AUSGEWÄHLTER TEXT.
So berichtet er, dass das orthodoxe Russland zu jener Zeit noch ein halb barbarisches Land war. Wirtschaftlich und politisch lag es weit hinter den dynastischen Staaten des lateinischen Europas, das sich Russland gegenüber kulturell überlegen fühlte und sich als Inbegriff der Zivilisation verstand.
Die wenigen westlichen Beobachter und Reisenden hielten das Zarenreich für eine asiatische Despotie. Für sie galten die Traditionen des Ständestaates und eines mit Freiheiten und Privilegien ausgestatteten Adels. Die scheinbar nahezu unbegrenzte Selbstherrschaft des Zaren, die keinen Gesetzen unterworfen waren und die vermeintlich barbarisch-sklavische und ungelehrt-unwissende Natur ihrerer Untertanen gab den Westeuropäern deshalb Anlass zu heftiger Kritik.

BEREITGESTELLTES MATERIAL.
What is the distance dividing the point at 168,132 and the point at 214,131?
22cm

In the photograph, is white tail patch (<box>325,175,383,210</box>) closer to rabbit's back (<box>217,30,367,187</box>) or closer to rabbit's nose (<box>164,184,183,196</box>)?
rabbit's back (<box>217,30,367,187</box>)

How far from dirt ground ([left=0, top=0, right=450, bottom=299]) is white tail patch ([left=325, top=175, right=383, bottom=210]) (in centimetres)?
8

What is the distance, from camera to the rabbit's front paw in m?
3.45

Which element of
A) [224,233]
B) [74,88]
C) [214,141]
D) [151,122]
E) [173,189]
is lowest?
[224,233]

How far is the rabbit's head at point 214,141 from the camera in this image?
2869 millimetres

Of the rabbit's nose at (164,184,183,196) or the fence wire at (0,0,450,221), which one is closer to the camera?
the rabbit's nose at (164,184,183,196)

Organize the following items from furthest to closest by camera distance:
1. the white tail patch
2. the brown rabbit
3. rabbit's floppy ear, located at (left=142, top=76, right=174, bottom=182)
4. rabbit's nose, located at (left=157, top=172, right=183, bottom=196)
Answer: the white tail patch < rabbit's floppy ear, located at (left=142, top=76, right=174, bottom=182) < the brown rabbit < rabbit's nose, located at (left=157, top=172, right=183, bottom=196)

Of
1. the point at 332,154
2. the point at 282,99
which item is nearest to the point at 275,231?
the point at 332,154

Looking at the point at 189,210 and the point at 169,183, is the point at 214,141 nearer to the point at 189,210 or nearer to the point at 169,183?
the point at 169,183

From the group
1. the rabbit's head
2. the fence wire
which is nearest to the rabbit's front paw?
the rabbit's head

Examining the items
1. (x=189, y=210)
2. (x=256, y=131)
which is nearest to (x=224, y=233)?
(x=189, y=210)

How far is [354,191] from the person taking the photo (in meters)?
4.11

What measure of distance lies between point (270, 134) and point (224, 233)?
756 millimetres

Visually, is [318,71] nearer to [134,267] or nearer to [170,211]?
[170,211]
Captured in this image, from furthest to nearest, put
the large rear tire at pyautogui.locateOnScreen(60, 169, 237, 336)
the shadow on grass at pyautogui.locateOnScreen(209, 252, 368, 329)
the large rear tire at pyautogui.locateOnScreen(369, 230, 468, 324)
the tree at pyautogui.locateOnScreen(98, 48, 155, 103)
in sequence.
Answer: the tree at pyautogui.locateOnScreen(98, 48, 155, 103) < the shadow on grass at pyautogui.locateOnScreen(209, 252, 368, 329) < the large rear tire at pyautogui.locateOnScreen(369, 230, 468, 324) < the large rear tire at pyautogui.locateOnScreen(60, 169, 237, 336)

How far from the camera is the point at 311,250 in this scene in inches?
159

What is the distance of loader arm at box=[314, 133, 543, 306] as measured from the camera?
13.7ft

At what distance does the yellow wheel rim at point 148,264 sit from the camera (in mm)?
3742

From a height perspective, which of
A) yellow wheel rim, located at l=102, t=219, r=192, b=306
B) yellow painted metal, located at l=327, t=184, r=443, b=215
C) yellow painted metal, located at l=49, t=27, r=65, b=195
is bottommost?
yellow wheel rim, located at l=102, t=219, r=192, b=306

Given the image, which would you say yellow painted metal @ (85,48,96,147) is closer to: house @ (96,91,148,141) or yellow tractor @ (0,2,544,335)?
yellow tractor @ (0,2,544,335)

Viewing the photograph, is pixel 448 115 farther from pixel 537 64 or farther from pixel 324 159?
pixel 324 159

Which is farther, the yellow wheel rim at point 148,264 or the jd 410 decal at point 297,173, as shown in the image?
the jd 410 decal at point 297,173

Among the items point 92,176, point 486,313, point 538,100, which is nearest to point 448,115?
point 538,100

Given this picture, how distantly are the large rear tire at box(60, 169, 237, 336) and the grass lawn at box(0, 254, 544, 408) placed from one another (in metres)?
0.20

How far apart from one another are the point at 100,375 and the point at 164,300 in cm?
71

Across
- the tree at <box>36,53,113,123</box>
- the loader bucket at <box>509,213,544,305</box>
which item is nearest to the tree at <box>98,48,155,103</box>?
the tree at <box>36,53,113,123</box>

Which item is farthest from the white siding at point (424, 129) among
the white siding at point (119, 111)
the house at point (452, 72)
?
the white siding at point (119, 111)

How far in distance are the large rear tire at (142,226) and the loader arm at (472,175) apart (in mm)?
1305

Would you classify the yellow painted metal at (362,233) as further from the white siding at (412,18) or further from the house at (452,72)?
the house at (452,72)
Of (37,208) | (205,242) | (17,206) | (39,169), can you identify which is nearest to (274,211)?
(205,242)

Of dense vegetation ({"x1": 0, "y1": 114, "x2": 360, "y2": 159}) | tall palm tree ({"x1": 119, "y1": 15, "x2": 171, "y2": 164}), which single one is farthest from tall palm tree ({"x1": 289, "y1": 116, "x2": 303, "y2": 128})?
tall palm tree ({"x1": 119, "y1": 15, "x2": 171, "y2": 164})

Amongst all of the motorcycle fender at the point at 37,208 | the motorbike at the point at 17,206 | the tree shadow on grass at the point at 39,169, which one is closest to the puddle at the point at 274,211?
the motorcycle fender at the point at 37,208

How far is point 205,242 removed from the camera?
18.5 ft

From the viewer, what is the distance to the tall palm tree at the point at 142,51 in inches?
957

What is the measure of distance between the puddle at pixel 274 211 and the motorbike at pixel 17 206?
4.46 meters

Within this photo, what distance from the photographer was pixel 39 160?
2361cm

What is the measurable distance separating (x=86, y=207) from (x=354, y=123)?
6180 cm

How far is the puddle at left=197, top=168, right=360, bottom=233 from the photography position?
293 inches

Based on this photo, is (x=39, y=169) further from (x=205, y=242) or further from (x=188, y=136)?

ARBEITSANWEISUNGEN.
A) Geben Sie aus dem ausgewählten Text den Abschnitt von „So berichtet er, dass“ bis einschließlich „zu heftiger Kritik.“ wortgetreu aus.
B) Wofür hielten die wenigen westlichen Beobachter und Reisenden das Zarenreich laut dem ausgewählten Text?

LÖSUNGEN.
A)
So berichtet er, dass das orthodoxe Russland zu jener Zeit noch ein halb barbarisches Land war. Wirtschaftlich und politisch lag es weit hinter den dynastischen Staaten des lateinischen Europas, das sich Russland gegenüber kulturell überlegen fühlte und sich als Inbegriff der Zivilisation verstand.
Die wenigen westlichen Beobachter und Reisenden hielten das Zarenreich für eine asiatische Despotie. Für sie galten die Traditionen des Ständestaates und eines mit Freiheiten und Privilegien ausgestatteten Adels. Die scheinbar nahezu unbegrenzte Selbstherrschaft des Zaren, die keinen Gesetzen unterworfen waren und die vermeintlich barbarisch-sklavische und ungelehrt-unwissende Natur ihrerer Untertanen gab den Westeuropäern deshalb Anlass zu heftiger Kritik.

B) Für eine asiatische Despotie.